> _Task list_:
• a. Reproduce everything in the court opinion from "The main issue in the" down to "plaintiffs have appealed.".
• b. List each distinct word in the court opinion that begins with "here" or "there".
• c. Extend the court opinion, beginning immediately after its final sentence.

> _Source text_:

As above stated, plaintiffs appealed from the portion of the judgment reading "Neither plaintiffs nor their attorneys are entitled to any attorneys' fees to be allowed by the court in this action."
The complaint in this action merely sought a declaration of the respective rights of the preferred and common stock to any dividends which might thereafter be declared. Plaintiffs neither alleged facts sufficient to entitle them to any other relief nor did they pray for any other relief except in the following language: "That because this is a representative or class suit the court fix a reasonable sum as and for attorneys' fees which plaintiffs may incur herein and declare the same payable by all the owners and holders of shares of preferred stock out of any cumulative dividends that may hereafter be paid by the defendant corporation following the determination of this action."
The main issue in the case was submitted upon a stipulation which set forth the stipulated facts and further provided that in the event that the court indicated its intention to decide said main issue in favor of plaintiffs, said plaintiffs or their attorneys might then be privileged to offer evidence and urge upon the court the contention that reasonable attorneys' fees should be allowed. After the court indicated its intention to decide the main issue in favor of plaintiffs, a further hearing was had and plaintiffs offered to introduce evidence to show the nature and reasonable value of the services rendered by their attorneys. The defendants and the interveners objected to the introduction of said evidence and the trial court sustained the objection and thereafter inserted in the judgment the above mentioned portion from which plaintiffs have appealed.

> _Records provided_:
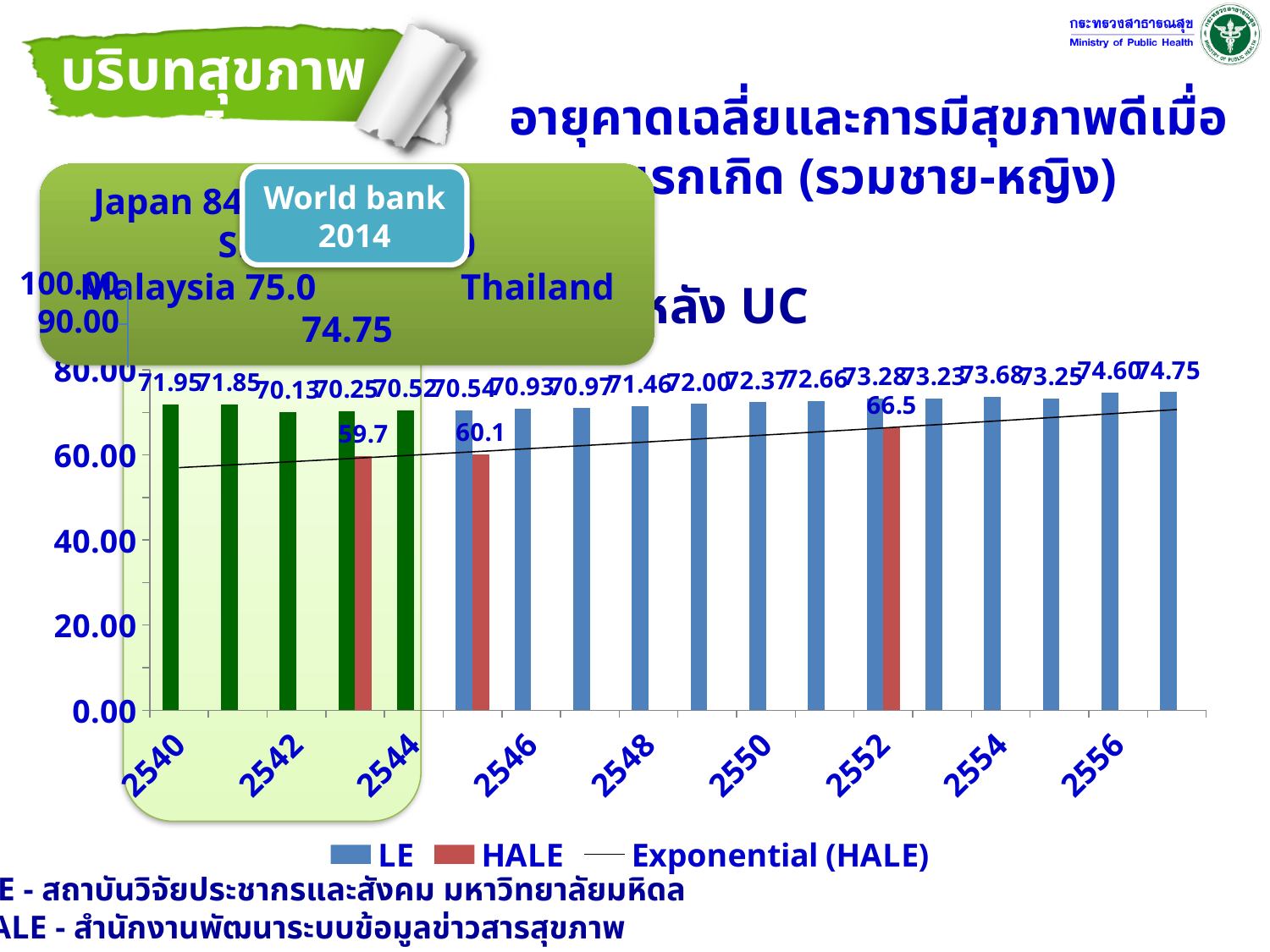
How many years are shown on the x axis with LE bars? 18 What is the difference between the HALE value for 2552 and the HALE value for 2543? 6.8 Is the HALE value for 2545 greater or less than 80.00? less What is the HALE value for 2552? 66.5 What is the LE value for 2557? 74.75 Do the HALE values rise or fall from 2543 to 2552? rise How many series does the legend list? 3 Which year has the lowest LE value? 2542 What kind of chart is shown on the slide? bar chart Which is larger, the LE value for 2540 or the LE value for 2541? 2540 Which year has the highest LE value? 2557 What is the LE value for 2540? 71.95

--

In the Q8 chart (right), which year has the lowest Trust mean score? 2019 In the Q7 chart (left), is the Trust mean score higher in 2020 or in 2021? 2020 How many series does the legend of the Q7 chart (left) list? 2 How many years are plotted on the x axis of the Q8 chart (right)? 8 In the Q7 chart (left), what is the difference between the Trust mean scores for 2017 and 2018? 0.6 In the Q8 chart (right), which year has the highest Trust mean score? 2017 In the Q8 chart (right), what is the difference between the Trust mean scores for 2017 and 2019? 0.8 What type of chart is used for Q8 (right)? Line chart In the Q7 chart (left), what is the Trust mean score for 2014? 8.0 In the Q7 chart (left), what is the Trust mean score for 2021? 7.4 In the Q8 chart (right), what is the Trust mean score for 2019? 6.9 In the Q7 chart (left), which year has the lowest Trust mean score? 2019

> _Answers for each item_:
• a.
The main issue in the case was submitted upon a stipulation which set forth the stipulated facts and further provided that in the event that the court indicated its intention to decide said main issue in favor of plaintiffs, said plaintiffs or their attorneys might then be privileged to offer evidence and urge upon the court the contention that reasonable attorneys' fees should be allowed. After the court indicated its intention to decide the main issue in favor of plaintiffs, a further hearing was had and plaintiffs offered to introduce evidence to show the nature and reasonable value of the services rendered by their attorneys. The defendants and the interveners objected to the introduction of said evidence and the trial court sustained the objection and thereafter inserted in the judgment the above mentioned portion from which plaintiffs have appealed.

• b. herein, hereafter, thereafter

• c.
Plaintiffs contend that the trial court erred in sustaining said objection and in refusing to allow attorneys' fees as requested. We find no merit in this contention.
 The general rule in this state is that attorneys' fees are not recoverable by the successful party in either an action at law or in equity except in certain special instances where such fees are made recoverable by express statutory provision. ( Los Angeles Trust Sav. Bank v. Ward, 197 Cal. 103 [ 239 P. 847]; Bank of America etc. Assn. v. Moore, 18 Cal.App. (2d) 522 [ 64 P.2d 460]; Code Civ. Proc., sec. 1021; 7 Cal. Jur., p. 286, sec. 27.) There is no express statutory provision allowing the recovery of such fees in actions for declaratory relief or in actions in the nature of representative actions. Furthermore there is no rule to be found in the authorities in this state which will permit the recovery of such fees in an action in equity, as for example an action in interpleader, merely because it might appear just and equitable to allow a recovery of attorneys' fees in such actions. (See Los Angeles Trust Sav. Bank v. Ward, supra.)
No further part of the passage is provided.